Но он глотал, и я чувствовал, как внутри его Ледника начинало что-то меняться.
Это было похоже на то, как если бы в тебя вливали расплавленный металл. Горячо, больно, невыносимо. Но за болью приходила сила.
Моя связь с Потоком, ранее ровная и подконтрольная, теперь становилась… острее. Ярче. Но она не достигала той яростной, всесокрушающей мощи, что исходила от Ледника Рагана. Мы получили лишь часть. Примерно половину. Энергию средней стадии Вулкана.

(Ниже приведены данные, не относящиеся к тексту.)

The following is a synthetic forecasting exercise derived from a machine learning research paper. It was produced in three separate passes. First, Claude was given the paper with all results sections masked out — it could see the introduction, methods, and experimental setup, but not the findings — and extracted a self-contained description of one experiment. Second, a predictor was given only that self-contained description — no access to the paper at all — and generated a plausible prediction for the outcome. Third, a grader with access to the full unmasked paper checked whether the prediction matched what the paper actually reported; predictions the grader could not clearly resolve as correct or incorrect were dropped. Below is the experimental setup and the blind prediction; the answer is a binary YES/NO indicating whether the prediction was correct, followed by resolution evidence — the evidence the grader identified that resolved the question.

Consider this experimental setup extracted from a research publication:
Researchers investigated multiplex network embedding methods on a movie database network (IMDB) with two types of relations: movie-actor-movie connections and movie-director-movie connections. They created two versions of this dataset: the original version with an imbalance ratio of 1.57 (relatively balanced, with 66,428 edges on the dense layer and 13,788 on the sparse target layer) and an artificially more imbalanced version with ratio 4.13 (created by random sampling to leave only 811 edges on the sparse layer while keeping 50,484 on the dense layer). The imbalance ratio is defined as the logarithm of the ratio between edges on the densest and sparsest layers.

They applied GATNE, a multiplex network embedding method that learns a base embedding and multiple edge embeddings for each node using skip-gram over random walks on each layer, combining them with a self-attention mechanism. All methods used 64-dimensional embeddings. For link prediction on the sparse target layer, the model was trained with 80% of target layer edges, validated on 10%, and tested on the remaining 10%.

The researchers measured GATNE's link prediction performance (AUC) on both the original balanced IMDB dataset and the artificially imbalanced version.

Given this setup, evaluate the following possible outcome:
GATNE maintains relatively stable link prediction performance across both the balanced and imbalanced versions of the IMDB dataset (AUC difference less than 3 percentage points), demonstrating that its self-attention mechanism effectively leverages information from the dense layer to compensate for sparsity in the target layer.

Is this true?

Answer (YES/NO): NO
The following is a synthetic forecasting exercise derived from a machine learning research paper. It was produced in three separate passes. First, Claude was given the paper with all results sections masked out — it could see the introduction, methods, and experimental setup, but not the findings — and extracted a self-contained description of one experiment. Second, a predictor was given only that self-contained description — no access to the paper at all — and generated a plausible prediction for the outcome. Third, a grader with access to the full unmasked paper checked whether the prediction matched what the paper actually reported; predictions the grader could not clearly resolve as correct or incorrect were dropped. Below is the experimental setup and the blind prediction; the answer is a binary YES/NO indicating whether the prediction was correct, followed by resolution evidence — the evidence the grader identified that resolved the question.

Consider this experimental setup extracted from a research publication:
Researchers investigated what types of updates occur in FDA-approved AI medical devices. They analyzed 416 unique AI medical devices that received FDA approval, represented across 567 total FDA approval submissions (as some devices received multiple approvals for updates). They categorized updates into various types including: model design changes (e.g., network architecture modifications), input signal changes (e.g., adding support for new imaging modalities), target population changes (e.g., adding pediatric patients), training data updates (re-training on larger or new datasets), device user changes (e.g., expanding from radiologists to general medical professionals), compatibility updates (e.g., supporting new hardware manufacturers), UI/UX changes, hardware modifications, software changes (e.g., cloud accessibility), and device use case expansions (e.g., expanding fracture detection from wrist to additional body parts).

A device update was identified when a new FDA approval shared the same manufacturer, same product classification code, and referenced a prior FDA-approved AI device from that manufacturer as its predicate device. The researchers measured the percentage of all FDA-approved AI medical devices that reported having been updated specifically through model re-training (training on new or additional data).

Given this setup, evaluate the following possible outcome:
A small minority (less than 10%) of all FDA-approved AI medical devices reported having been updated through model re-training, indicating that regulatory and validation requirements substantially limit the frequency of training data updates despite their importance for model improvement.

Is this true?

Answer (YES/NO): YES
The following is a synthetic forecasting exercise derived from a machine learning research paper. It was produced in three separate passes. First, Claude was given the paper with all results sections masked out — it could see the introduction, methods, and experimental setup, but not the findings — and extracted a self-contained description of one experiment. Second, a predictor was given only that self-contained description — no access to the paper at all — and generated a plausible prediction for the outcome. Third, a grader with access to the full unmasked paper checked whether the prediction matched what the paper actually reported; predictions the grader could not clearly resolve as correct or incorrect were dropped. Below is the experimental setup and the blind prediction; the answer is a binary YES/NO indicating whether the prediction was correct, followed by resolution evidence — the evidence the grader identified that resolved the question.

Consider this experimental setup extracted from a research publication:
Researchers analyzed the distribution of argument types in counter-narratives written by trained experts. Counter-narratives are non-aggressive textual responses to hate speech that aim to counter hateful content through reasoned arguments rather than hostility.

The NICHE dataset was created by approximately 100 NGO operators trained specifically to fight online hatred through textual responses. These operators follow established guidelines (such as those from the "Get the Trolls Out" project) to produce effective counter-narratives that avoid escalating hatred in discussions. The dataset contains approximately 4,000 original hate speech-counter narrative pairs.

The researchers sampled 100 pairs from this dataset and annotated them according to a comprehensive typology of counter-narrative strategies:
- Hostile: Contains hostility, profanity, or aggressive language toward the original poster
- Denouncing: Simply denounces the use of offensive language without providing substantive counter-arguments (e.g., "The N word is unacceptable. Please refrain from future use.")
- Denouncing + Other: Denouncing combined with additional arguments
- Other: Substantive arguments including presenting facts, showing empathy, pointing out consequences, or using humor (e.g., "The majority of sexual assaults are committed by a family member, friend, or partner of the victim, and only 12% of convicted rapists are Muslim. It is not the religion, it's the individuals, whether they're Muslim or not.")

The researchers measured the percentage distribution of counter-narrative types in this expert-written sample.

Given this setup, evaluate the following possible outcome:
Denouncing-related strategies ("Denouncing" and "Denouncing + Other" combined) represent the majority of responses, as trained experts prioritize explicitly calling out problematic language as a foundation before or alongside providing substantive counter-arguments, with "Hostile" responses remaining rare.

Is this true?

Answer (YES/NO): NO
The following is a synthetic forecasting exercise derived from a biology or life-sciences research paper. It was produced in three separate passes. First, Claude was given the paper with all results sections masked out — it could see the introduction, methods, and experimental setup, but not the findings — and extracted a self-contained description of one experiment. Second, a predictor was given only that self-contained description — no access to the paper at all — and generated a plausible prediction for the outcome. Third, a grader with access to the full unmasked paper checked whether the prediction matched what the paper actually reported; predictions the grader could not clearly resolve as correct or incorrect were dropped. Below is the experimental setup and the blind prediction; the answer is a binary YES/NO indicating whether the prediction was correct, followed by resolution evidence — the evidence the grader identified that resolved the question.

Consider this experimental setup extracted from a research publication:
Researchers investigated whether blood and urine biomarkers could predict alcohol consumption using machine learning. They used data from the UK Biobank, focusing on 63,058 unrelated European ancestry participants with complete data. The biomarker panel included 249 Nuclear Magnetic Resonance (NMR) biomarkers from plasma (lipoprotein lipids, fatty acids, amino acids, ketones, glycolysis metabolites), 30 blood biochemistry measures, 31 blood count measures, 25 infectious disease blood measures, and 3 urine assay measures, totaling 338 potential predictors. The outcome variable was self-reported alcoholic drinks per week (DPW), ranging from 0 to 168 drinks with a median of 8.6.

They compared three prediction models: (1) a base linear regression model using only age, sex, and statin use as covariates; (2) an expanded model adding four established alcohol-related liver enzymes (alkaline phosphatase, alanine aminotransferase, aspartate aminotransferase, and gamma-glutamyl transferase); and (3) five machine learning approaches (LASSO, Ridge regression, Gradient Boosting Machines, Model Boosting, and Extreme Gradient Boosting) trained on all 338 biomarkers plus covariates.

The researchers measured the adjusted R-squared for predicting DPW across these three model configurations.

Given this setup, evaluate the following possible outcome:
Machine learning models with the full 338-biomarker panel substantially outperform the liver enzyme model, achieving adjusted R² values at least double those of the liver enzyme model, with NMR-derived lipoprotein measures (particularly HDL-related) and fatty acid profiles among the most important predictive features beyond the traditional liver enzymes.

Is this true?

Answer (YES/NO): YES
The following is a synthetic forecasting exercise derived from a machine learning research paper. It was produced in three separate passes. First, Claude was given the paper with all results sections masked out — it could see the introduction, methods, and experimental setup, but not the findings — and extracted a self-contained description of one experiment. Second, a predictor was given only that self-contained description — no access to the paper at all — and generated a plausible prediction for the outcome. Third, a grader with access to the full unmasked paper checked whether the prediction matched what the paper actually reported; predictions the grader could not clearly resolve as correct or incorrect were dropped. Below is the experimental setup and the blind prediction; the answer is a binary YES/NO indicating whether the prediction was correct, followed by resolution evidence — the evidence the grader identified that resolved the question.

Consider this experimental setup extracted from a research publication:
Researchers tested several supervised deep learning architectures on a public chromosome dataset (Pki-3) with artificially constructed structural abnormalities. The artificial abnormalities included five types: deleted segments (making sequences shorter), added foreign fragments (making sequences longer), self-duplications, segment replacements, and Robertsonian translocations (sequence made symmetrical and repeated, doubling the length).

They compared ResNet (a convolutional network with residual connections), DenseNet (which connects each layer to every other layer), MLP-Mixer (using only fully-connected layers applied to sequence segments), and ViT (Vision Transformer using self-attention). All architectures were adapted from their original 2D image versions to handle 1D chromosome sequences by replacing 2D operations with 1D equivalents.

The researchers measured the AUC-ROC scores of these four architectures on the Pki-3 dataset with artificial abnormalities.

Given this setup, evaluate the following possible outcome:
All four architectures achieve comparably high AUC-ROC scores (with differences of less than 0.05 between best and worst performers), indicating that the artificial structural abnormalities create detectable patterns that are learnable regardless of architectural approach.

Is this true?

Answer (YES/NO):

Процесс внезапно оборвался. Ледник Рагана, истощенный и почти полностью разрушенный, с громким хлопком исчез. Отец тяжело рухнул на одно колено, дыша с присвистом. Его могучее тело выглядело внезапно сморщенным и старым.
Тишина, наступившая после исчезновения Ледника отца, была оглушительной. Ее разрывало только тяжелое, хриплое дыхание Рагана.
Я лежал на полу, чувствуя, как по моим жилам разливается жидкий огонь. Это не было приятным теплом — это было похоже на то, как будто внутрь меня залили раскаленный шлак, который выжигал все на своем пути.
И осознание, что это были лишь отголоски того, что испытывал в этот момент Ан, было даже жутким. Ведь проводник не мог умереть, не мог потерять сознание, не мог даже закричать, но, как я уже убедился, он был живым в куда большем смысле, чем когда-то думал.
Боль пришла волнами. Сначала — разрывающая, исходящая из самого центра существа Ананси, где теперь пульсировало новое, нестабильное ядро Вулкана. Каждый удар пульса отзывался безумной болью в висках, заставляя зубы смыкаться до хруста.
Я сгреб пальцами пыль с пола, пытаясь зацепиться за что-то реальное, чтобы не потерять сознание. Потом пришла боль во всем теле — будто каждую мышцу натянули до предела, а потом дернули, разрывая напополам.